La elevada prevalencia del
dolor en la población anciana, junto con las consecuencias deletéreas del
infratratamiento del dolor producen, a un elevado costo, no sólo económico,
sino en lo personal, social y familiar. Los ancianos sufren una mayor incidencia
de patologías dolorosas, por lo que se deben establecer estrategias de
tratamiento adecuadas para su evaluación y manejo. Los ingresos hospitalarios
de pacientes mayores de 65 años son tres veces más frecuentes que los ingresos
de pacientes más jóvenes.
Las personas mayores a menudo
son excluidas de los ensayos sobre la evaluación y el tratamiento del dolor
debido a deficiencias cognitivas o sensoriales. Los profesionales tienden a
subestimar las necesidades de dolor, por lo que se infra prescribe y se infra
trata el dolor en los pacientes ancianos. El primer paso en el manejo del dolor
es a través de su evaluación; aunque el dolor es una experiencia subjetiva. Las
personas mayores muestran algunas diferencias al describir su dolor que puede
ser atribuible a una serie de factores como la biología, la cultura, la
religión, el origen étnico, el deterioro cognitivo, la organización o el
contexto social.
Las barreras de actitud
también son relevantes debido a que todavía se cree que las personas mayores
experimentan menos dolor que los otros grupos de edad. No es sorprendente que
las personas mayores crean que el dolor es algo que hay que soportar y que es
una parte inevitable del envejecimiento.
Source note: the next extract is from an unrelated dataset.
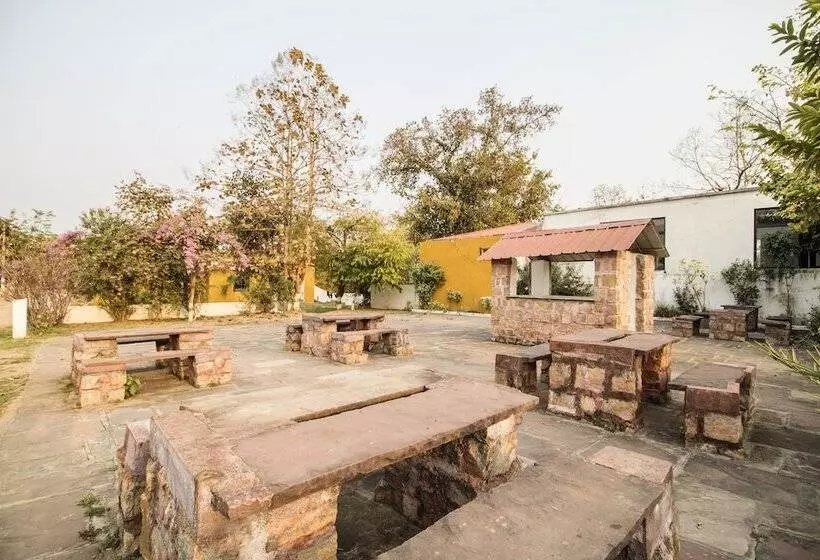 Hotelli Mougli's Paradise Resort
El tratamiento eficaz del dolor es de
suma importancia debido al aumento de la morbilidad y la mortalidad asociadas
con el infra tratamiento del dolor.
No todos los cambios
fisiológicos que se producen con la edad pueden ser considerados como
patológicos, puesto que suelen ser compensados para realizar una vida normal, sin
embargo, en determinadas situaciones, sí que pueden ser deletéreos.